Consignes de travail:
1. Répondez à ces questions d'après le texte sur les blogs et les médias traditionnels :
(a) Sur quelle radio et vers quelle heure le direct était-il prévu ?
(b) Où le programme de Paléo a-t-il été téléchargé, et avant de faire quoi ?
(c) Qu'ont perdu les médias traditionnels avec l'apparition d'internet ?
2. Prolongez le texte sur les blogs et les médias traditionnels à partir de sa dernière phrase.

Eh oui. Il n’y a pas plus tard que quelques minutes. Produit de toutes mes réflexions, prises de tête et discussions au sujet de mon statut de Madame Blogs ces derniers mois.

On ne pourra cependant pas dire que j’ai refusé net. J’ai hésité. J’ai réfléchi (autant que je pouvais, pendant que je discutais au téléphone avec la journaliste et que je voyais passer les minutes). C’était pour un direct à  la RSR, vers 18h00, sur le sujet des fuites du programme de Paléo (et du Montreux Jazz) via les blogs, ce qui a eu pour conséquence (me dit-on) l’annulation de la conférence de presse qui était prévue pour aujourd’hui. Problématique: blogs et médias traditionnels (terrain ô combien glissant), motivation de ceux qui contribuent à  faire circuler des infos qui sont “sous embargo” pour la presse traditionnelle, à  qui profite le crime…

Ce n’est pas qu’on tenait à  me faire dire des choses avec lesquelles je n’étais pas d’accord. C’était surtout parce que je ne savais rien de l’histoire en question avant que la journaliste ne m’en parle (j’ai téléchargé le programme de Paléo cet après-midi sur leur site comme “tout le monde” avant d’y commander mes billets). Donc, en gros, j’allais m’exprimer en direct sur un sujet dont j’avais entendu parler pour la première fois une vingtaine de minutes auparavant. Pas très confortable pour le moins, et surtout, pas très déontologique de ma part, puisque ma présence dans cette interview sous-entendrait tout de même pour les auditeurs que je savais de quoi il en retournait.

Une autre source de mon malaise est le sentiment qu’on glisse vers une tendance où il suffit de mettre le mot “blog” dans un reportage pour accrocher le lecteur ou l’auditeur. “Le programme de Paléo circule sur les blogs” — ça donne le sentiment que la blogosphère entière se refile le programme, mais qu’en est-il en réalité? De combien de blogs s’agit-il? Je n’en sais rien. Une poignée, plus que probablement. Peut-être plus? De nouveau, je débarque, aucune idée de l’ampleur du phénomène.

Ce ne sont pas les blogs qui sont importants en tant que tel. Avec l’apparition d’internet, les médias traditionnels ont perdu l’exclusivité de la diffusion publique de l’information. Ce qu’ont fait les blogs, c’est (pardonnez-moi, mais j’aime bien cette formule) actualiser la promesse d’internet et rendre effectivement possible au plus grand nombre de s’exprimer sur la toile.

Données fournies:

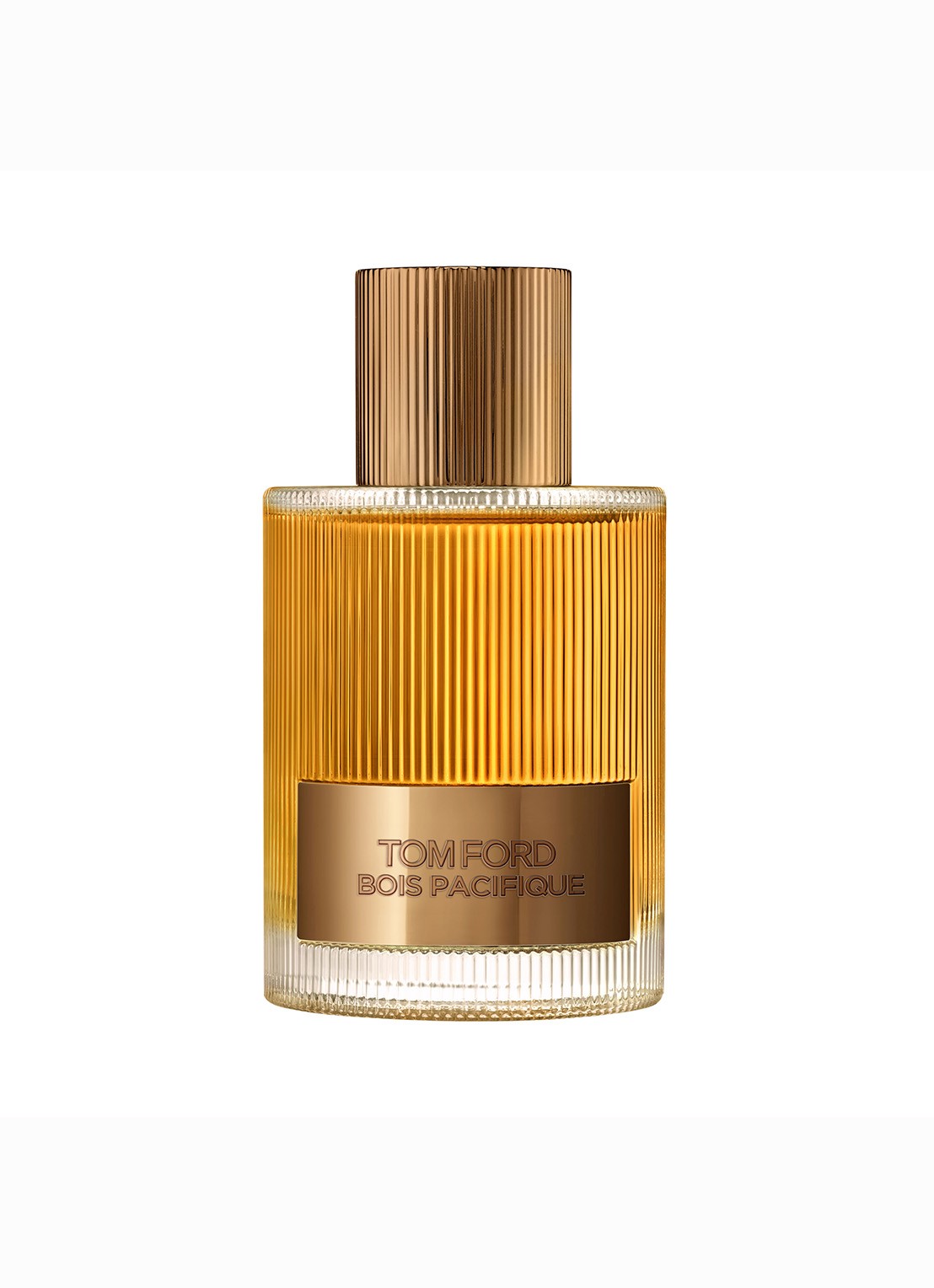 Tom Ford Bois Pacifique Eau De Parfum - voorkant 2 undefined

Résultats attendus:
1.
(a) À la RSR, vers 18h00.
(b) Sur le site de Paléo, avant d'y commander des billets.
(c) L'exclusivité de la diffusion publique de l'information.

2.
Les blogs sont aussi des machines à  conversation, ils sont un média social, et fonctionnent comme du bouche à  oreille, mais avec le pouvoir de diffusion d’internet. Alors, les programmes de festival qui circulent, ça n’a rien de bien extraordinaire, à  mon humble avis.

Quand vous préparez un festival, il y a des tas de gens “à  l’intérieur” qui connaissent le programme ou une partie de celui-ci. Il y a des fuites. Il y a toujours des fuites. Et maintenant, au lieu de juste parler de ce que l’on sait à  ses voisins, collègues, et amis, on le colle sur son blog. Des inconnus le lisent. L’information se diffuse. Et les pauvres médias traditionnels qui respectaient l’embargo se posent des colles: les blogueurs en parlent, pourquoi pas nous? Mais les blogueurs, eux, se contentent de parler de ce qui les intéresse, avec plus ou moins de sérieux, plus ou moins de compétence, sans se préoccuper de questions d’exclusivité ou d’embargos.

Quant à  la fameuse “opposition” entre blogs et médias traditionnels qui plaît à  certains (on peut mettre en avant le manque de crédibilité des blogs — mais franchement, qui est plus crédible, le patron d’entreprise qui vous parle directement de ses produits, ou bien un resucé de communiqué de presse rédigé par l’agence de communication engagée spécialement pour l’occasion?), je pense qu’il n’y a pas de réponses simples à  apporter. En tous cas moi, je n’en ai pas, et surtout pas hors contexte, en deux minutes de direct, sans préparation. Ce que je sais cependant, c’est que je vois une cohabitation plutôt qu’une opposition. C’est clair que l’évolution d’internet force la presse traditionnelle à  se remettre en question. Mais je ne suis pas une spécialiste de la presse 🙂

Qu’il soit bien clair: je ne jette nullement la pierre à  la RSR pour m’avoir contacté. Si j’avais suivi l’affaire, j’aurais volontiers fait la spécialiste et tenté d’apporter un modeste éclairage à  l’histoire. Mais là , ça me mettait dans une situation vraiment trop inconfortable. La journaliste (avec qui j’ai parlé près d’un quart d’heure au téléphone) a tout à  fait accepté mes réticences et je l’en remercie.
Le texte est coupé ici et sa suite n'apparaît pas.